Con il cuore nel fango” (Rizzoli), il suo libro s’intitola così. Che cosa prova a raccontarlo, spiegarlo, rileggerlo?

“Il commento più bello è quello di chi dice che leggerlo è come sentire me, la mia voce, perfino il mio accento, le mie espressioni, le mie parole, le mie emozioni, i miei ricordi. Il libro racconta la storia della mia vittoria alla Parigi-Roubaix 2021, quasi chilometro per chilometro, quasi cubetto di pavé per cubetto di pavé, ma anche quello che è successo prima e quello che è successo dopo la corsa, e tornando indietro nel tempo, la prima bici, la prima corsa, la prima caduta, la prima delusione e la prima gioia. Ogni corridore ha una bella storia da raccontare: la sua. E la mia è quella di un bambino preso in giro perché grasso e con gli occhiali, e poi di un ragazzo che d’inverno andava a lavorare in fabbrica, e poi di un gregario con licenza di vincere, e poi di un anno magnifico, il 2021, con la vittoria al campionato italiano, e quella al campionato europeo, e quella alla Parigi-Roubaix”.

 

Il 5 maggio farà la sua prima apparizione ufficiale: a Reggio Emilia.
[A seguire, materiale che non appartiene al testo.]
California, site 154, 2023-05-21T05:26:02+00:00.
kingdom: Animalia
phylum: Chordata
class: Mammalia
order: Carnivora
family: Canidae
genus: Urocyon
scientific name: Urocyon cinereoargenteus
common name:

“Presenterò il mio libro nella Sala del Tricolore, dove è nata la bandiera nazionale. E per me, campione italiano in carica, dunque con la maglia tricolore, è un’occasione importante, un privilegio particolare, una specie di ritorno a casa. Ci sono bambini che, raccogliendo una borraccia lungo la strada, diventano corridori. Come sarebbe bello se lo facessero anche leggendo il mio libro a scuola o in biblioteca o con i genitori”.

 

Sonny, che cosa le ha insegnato la bicicletta?

“A stringere i denti, ma anche a sorridere. A cadere, ma anche a rialzarmi”.

 

E il ciclismo?

“A comportarmi bene, a essere e a mantenermi umile, a pedalare fino al traguardo, e a sapere che dopo il traguardo c’è un’altra partenza perché non si è mai arrivati”.